Stompp’s arm settled on her shoulder, the Ox Kwami bearing a reassuring little smile. “You heard the Rabbit as well as I did, Red.” he told her. “Fluff might be a bit flighty, but she’s never let us down when things go bad. We’ll get through this.”

“And we will only be wiser for the experience.” Longg agreed. “Now, Tikki, Wayzz, let’s put _our_ heads together and see what we can puzzle out about this Miracle Box issue, yes?”

“I’m gonna go ahead and see if I can’t put a lid on whatever scheme Trixx and Roaar are cookin’ up.” Stompp said, floating off towards the back of the junk pile. “Pollen, Daizzi? You two feelin’ up to a little Kwami wrangling?”

“If it’s all the same to you guys, I think I’d really rather just find somewhere cozy and listen to the gramophone.” Ziggy said, as the Bee and Pig Kwamis followed the Ox. “I’ll try and think about things some more, but…”

“You know what? Taking our minds off matters sounds _wonderful_ right now.” Kaalki declared. “I might even take a nap.”

“Well, you guys have fun with that. Orikko,” Mullo said, grinning as the Rooster cocked her head in curiosity. “you wanna have a look around?”

“…why? I mean, this is still the same old pocket dimension.” the orange Kwami asked, even as her mousier companion’s grin widened.

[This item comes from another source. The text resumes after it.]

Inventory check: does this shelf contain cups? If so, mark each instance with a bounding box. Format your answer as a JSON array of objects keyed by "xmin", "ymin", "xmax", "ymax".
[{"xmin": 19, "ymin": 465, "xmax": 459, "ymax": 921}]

“Well, the way I figure it, the Miracle Box totally changed when Marinette took charge, right? And this _is_ the Miracle Box, even if it doesn’t look any different.” Mullo explained, gesturing wide around them. “So… I get the feeling that something must have changed in here, too.”

Slowly, Orikko began to nod, a grin spreading across her own face in response.

“Hell, why not? It’s not like I’ve got anything better to do.”

“Excellent! Then let’s get a move on!”

Having procured a Kwami-sized flashlight from sources unknown, Mullo led their intrepid little exploration effort into the ground level of the junk pile, through an opening between the spokes of an antique bicycle wheel and vanishing into the grand unknown under the Big Bed.

Some say they found adventure in those deep, dark crevices at the bottom of the junk pile. Some say they found gold, jewels, riches beyond measure, or ancient knowledge, the lost wisdom and technology of those who had vanished in time’s cruel march. Some say they may even have found the most valuable treasure of all – _friendship._

Whatever the truth, friend, if you remember only one thing, remember these words – the wisdom that Captain Mullo of the Grand Junk Pile Expedition dispensed upon his triumphant return through the rushing rapids of The One Sink They Had In There, accompanied by the good Doctor Orikko and approximately fifteen pounds of dust, wisdom that has guided many a brave wanderer safely through the darkness;

“Never try to wrestle a dust bunny that’s bigger than you are. Only heartbreak and allergies await you.”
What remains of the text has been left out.